Using all the above expressions, in particular what I called the universal law $\Delta_{0} \approx 1.76 k_{B}T_{c}$ and the exact result $\hslash \omega_{D}/\Delta_{0}=\sinh \eta$, one obtain easily

$$\eta \approx \int_{0}^{\delta^{-1}\sinh\eta}\tanh\left(0.882 \frac{\delta}{\tau}\sqrt{1+z^{2}}\right)\frac{dz}{\sqrt{1+z^{2}}}$$

with $\delta=\Delta(T)/\Delta_{0}$ and $\tau = T / T_{c}$. NB: I putted the numerical factor $0.882$ instead of $1.76 / 2$, which is more precise. I found it using the method explained in the previous section.

So, now, the numerical strategy is to fix $\eta$ for a run of calculation (see e.g. Interaction strength in BCS theory), then fix $\delta$ and find $\tau$, change $\delta$ and solve for $\tau$, ... up to obtain $\delta(\tau)$. I believe the previous way is simpler than first fixing $\tau$ to solve for $\delta$, because of the $1/\delta$ in the boundary, but maybe Im wrong on this point.

I obtained the following figure from Maple. 30 seconds of numerical integration is sufficient.

NB I calculated $-\delta$, since the numerically obtained $\delta$ are negative... I do not understand why (anybody gets an idea ?). Also, I add by hand the points [0,1] (at $T =T_{c}$) and [1,0] (at $T=0$), since $\lim_{\epsilon \rightarrow 0}1/\epsilon$ is badly defined numerically, but we know these points from the full integral.

To my experience, if you try to calculate $\Delta(T)$ from scratch (choosing a $\omega_{D}$ and an $\eta$ randomly), you will have (a lot of !) troubles. This is because the region when the solution of the self-consistent equation is non-trivial (a solution $\delta \neq 0$ exists) is very narrow. Now, $\tau$ and $\delta$ in between $0$ and $1$ is the good region of non-trivial phase, and we know this from the beginning ! By the way, it's always simpler to discuss dimensionless variables as $\delta$ and $\tau$, since they are the only one you should plot.

Finally, a remark: you should wonder about the universal aspect of the simplification... Well, I would say that the BCS theory is valid for weak coupling only from the beginning. So it is of no interest to try to resolve the first integral I wrote in this answer instead of the last one.

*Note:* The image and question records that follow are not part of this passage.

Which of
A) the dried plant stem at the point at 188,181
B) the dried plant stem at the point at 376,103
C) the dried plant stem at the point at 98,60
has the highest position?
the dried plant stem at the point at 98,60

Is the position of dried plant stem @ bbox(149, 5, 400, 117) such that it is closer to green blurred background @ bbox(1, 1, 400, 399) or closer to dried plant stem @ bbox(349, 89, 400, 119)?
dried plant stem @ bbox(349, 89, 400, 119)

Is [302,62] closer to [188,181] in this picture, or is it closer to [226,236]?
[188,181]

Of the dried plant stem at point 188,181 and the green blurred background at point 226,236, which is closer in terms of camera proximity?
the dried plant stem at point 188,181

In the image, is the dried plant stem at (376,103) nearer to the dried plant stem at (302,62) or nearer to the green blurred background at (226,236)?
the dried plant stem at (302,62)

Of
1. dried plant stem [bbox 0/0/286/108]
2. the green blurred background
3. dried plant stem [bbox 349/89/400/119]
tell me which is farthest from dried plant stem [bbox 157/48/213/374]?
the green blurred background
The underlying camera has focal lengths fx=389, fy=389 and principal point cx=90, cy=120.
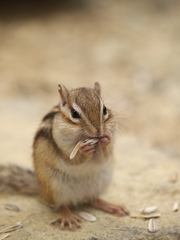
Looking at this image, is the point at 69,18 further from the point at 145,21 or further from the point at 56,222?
the point at 56,222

P.S.: I've found no mention of the above discussion / substitution in literature, so I wrote my own one :-). I'm deeply interested in some references indeed.

Answer 2

I have not tried it on this specific equation, but in principle you can solve problems like this by a combination of numerical integration and a root finding algorithm. For a given variable $x$ you wish to determine for a fixed value $v$ of the integral, the root finding algorithm will find a solution to the equation

$v-integral(x)=0.$

The root finding algorithm will try to match the variable in such a way that the equation is satisfied, while the integral is evaluated numerically. In your example, $\Delta$ corresponds to the variable $x$ while $1/N(0)V$ takes on the role of v.